§ Records for the exercise
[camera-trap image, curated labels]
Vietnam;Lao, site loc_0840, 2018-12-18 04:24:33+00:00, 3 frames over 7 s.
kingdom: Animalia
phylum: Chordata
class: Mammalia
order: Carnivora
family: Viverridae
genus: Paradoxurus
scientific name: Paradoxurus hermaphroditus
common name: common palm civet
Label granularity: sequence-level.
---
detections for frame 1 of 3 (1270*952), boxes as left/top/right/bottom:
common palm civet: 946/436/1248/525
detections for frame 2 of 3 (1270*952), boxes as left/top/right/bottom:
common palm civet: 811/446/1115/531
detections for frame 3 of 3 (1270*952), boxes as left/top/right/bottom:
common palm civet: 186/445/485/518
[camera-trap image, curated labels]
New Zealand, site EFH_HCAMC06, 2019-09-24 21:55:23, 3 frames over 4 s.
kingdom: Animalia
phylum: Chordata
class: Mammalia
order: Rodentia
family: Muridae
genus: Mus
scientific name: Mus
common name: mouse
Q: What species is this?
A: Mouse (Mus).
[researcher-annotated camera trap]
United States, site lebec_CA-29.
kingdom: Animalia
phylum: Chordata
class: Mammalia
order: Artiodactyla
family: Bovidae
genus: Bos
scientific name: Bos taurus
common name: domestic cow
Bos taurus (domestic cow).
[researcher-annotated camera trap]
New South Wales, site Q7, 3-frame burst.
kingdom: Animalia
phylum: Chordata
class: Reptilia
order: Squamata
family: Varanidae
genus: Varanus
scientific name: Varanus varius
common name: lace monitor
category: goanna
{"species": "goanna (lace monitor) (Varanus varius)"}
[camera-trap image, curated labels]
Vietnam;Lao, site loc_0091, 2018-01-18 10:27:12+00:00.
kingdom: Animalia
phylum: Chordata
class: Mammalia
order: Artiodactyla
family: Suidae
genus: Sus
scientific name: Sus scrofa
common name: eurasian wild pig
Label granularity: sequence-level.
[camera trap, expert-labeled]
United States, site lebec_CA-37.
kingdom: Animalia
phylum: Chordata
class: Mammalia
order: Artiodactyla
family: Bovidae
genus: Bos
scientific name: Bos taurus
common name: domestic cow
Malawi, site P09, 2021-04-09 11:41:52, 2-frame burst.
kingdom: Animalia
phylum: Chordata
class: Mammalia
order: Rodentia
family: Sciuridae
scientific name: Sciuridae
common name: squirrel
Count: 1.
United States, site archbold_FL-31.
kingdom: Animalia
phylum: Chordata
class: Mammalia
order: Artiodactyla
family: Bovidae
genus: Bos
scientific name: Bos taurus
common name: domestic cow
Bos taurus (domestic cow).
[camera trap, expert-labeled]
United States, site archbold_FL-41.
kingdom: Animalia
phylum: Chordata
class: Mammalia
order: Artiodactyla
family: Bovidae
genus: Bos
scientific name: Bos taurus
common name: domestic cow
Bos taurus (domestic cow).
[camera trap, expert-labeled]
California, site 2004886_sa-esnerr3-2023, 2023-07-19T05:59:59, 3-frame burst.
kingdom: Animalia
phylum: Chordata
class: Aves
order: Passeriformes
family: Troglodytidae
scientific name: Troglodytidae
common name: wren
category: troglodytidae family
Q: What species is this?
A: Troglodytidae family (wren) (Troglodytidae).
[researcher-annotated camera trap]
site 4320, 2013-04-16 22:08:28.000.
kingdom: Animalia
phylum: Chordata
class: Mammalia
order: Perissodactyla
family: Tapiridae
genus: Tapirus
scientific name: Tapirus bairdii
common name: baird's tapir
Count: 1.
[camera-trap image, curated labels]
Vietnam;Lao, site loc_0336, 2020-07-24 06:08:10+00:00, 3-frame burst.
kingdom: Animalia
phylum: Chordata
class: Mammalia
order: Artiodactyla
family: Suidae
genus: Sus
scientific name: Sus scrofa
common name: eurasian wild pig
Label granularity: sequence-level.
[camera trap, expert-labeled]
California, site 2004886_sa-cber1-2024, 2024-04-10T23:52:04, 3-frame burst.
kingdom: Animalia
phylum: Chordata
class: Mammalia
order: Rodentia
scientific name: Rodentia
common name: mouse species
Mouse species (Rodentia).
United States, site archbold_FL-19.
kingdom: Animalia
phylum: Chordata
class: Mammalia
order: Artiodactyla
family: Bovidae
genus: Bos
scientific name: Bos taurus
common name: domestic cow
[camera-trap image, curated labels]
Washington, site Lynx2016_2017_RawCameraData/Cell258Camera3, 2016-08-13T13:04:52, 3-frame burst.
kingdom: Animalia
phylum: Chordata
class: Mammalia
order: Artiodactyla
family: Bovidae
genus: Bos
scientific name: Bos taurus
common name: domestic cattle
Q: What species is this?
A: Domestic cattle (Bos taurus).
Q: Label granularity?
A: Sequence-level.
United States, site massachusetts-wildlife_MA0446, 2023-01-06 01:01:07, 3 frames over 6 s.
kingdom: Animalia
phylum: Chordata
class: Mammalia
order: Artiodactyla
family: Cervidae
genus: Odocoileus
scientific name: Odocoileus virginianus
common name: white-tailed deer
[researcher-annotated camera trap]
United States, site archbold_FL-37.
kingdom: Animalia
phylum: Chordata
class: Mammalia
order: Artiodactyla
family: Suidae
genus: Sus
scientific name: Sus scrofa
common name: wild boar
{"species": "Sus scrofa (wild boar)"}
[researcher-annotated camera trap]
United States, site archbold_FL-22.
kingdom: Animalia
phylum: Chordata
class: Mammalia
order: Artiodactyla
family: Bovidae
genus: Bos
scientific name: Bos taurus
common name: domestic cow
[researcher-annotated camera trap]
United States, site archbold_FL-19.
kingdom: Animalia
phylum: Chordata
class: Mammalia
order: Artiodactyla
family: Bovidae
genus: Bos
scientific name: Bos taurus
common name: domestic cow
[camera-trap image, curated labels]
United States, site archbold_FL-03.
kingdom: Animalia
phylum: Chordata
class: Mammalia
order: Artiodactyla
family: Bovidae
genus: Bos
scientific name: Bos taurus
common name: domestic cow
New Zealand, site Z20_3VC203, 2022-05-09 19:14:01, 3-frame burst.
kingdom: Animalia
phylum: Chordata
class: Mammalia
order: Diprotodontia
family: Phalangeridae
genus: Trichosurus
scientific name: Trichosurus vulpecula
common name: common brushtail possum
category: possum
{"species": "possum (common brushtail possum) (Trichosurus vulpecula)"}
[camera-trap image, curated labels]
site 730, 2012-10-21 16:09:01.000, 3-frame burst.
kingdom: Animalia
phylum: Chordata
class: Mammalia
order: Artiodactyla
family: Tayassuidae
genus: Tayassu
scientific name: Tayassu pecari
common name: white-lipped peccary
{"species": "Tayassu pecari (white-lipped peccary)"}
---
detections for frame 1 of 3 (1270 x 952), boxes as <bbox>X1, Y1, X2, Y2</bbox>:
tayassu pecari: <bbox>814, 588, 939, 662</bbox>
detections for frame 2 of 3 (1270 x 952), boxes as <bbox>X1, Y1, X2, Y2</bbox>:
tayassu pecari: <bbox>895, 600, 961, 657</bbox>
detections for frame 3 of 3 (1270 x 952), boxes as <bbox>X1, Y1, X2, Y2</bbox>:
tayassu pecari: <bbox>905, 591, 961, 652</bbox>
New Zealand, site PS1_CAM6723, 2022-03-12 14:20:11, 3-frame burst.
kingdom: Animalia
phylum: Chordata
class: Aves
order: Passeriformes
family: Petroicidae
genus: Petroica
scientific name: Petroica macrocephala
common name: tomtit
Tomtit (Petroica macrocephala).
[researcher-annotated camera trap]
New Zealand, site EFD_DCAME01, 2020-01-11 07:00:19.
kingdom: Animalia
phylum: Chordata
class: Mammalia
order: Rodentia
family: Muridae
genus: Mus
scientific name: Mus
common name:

§ What the exercise asks
Say how many lines in the data hold the string "burst", and say nothing else.

§ Response for this exercise
9